▶ [TRECHO DO DOCUMENTO]
· · ·
‘Os policiais desceram atirando’: família e moradores contestam versão da PM sobre morte de Kathlen

PMs teriam invadido casa para fazer emboscada e acabaram matando jovem negra grávida na tarde desta terça (8). Polícia alegou confronto com traficantes, mas tio nega: “não apreenderam nada, foi tudo mentira”

A morte de Kathlen foi motivo de manifestações no complexo do Lins, na zona norte do RJ | Foto: Matheus de Moura / Ponte Jornalismo

Na tarde desta terça-feira (8/6) Kathlen Romeu, de 24 anos, ia visitar uma tia que tinha acabado de abrir um salão de beleza. Junto da avó e do filho que esperava em seu ventre, de aproximadamente 4 meses, a jovem caminhava por uma comunidade no complexo Lins de Vasconcelos, na zona norte do Rio de Janeiro, por volta das 14h quando foi atingida por uma bala em seu braço que atravessou o tórax em uma ação de policiais militares da Unidade de Polícia Pacificadora (UPP) do Lins. Logo, o momento de união familiar se transformou em tragédia, a modelo caiu no chão e ensanguentada permaneceu no local por 10 minutos enquanto sua avó gritava e pedia ajuda de outros moradores e dos próprios policiais do governo de Claudio Castro (PSC).
· · ·
▶ [DADOS FORNECIDOS]
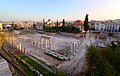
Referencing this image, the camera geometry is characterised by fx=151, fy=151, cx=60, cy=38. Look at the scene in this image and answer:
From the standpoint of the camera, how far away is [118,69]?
548 cm

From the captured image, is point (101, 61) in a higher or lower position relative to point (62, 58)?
higher

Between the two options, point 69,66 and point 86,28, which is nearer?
point 69,66

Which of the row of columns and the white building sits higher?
the white building

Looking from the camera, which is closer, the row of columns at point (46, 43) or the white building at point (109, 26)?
the row of columns at point (46, 43)

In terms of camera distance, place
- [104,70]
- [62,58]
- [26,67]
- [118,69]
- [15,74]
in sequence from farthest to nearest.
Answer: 1. [62,58]
2. [26,67]
3. [15,74]
4. [118,69]
5. [104,70]

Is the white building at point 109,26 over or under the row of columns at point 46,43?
over

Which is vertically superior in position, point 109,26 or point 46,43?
point 109,26

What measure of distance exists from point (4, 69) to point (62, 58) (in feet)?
20.2

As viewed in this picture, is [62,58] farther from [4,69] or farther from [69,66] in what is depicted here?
[4,69]

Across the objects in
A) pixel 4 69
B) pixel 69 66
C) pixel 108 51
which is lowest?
pixel 69 66

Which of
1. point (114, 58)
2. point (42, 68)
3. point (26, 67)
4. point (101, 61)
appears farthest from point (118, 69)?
point (26, 67)

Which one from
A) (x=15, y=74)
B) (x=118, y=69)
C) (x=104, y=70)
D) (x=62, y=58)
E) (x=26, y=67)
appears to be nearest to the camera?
(x=104, y=70)

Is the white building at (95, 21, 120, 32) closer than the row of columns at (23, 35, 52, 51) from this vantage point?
No

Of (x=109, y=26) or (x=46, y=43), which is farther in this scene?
(x=109, y=26)
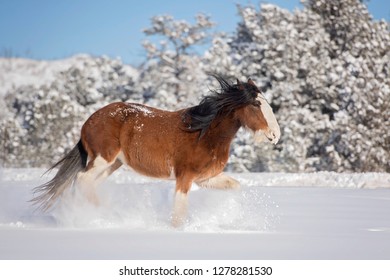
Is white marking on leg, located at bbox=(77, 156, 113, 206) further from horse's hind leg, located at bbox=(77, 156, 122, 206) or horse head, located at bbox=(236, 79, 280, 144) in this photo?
→ horse head, located at bbox=(236, 79, 280, 144)

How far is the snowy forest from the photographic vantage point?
22.2 meters

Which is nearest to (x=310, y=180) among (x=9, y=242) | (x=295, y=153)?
(x=295, y=153)

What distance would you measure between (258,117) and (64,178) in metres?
2.68

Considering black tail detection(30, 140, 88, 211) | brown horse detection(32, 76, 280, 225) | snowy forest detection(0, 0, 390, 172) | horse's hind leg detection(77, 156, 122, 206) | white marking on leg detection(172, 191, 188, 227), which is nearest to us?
white marking on leg detection(172, 191, 188, 227)

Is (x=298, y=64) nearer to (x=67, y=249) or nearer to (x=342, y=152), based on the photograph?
(x=342, y=152)

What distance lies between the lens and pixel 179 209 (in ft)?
22.4

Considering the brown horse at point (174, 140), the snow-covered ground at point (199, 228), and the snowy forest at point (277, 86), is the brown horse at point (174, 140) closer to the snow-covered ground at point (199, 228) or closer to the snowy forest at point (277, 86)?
the snow-covered ground at point (199, 228)

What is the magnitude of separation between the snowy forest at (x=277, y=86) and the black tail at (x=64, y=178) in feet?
38.0

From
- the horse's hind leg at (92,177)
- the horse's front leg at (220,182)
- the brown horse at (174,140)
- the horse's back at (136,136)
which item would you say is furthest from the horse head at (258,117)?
the horse's hind leg at (92,177)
· · ·
▶ [TAREFAS DO EXERCÍCIO]
[1] Segundo a reportagem sobre a morte de Kathlen, por quanto tempo ela ficou caída no local depois de ser atingida?
[2] Extraia da reportagem sobre a morte de Kathlen o trecho entre "Na tarde desta terça-feira" e "Claudio Castro (PSC).", inclusive.

▶ [RESPOSTAS ÀS TAREFAS]
[1] Por 10 minutos.

[2]
Na tarde desta terça-feira (8/6) Kathlen Romeu, de 24 anos, ia visitar uma tia que tinha acabado de abrir um salão de beleza. Junto da avó e do filho que esperava em seu ventre, de aproximadamente 4 meses, a jovem caminhava por uma comunidade no complexo Lins de Vasconcelos, na zona norte do Rio de Janeiro, por volta das 14h quando foi atingida por uma bala em seu braço que atravessou o tórax em uma ação de policiais militares da Unidade de Polícia Pacificadora (UPP) do Lins. Logo, o momento de união familiar se transformou em tragédia, a modelo caiu no chão e ensanguentada permaneceu no local por 10 minutos enquanto sua avó gritava e pedia ajuda de outros moradores e dos próprios policiais do governo de Claudio Castro (PSC).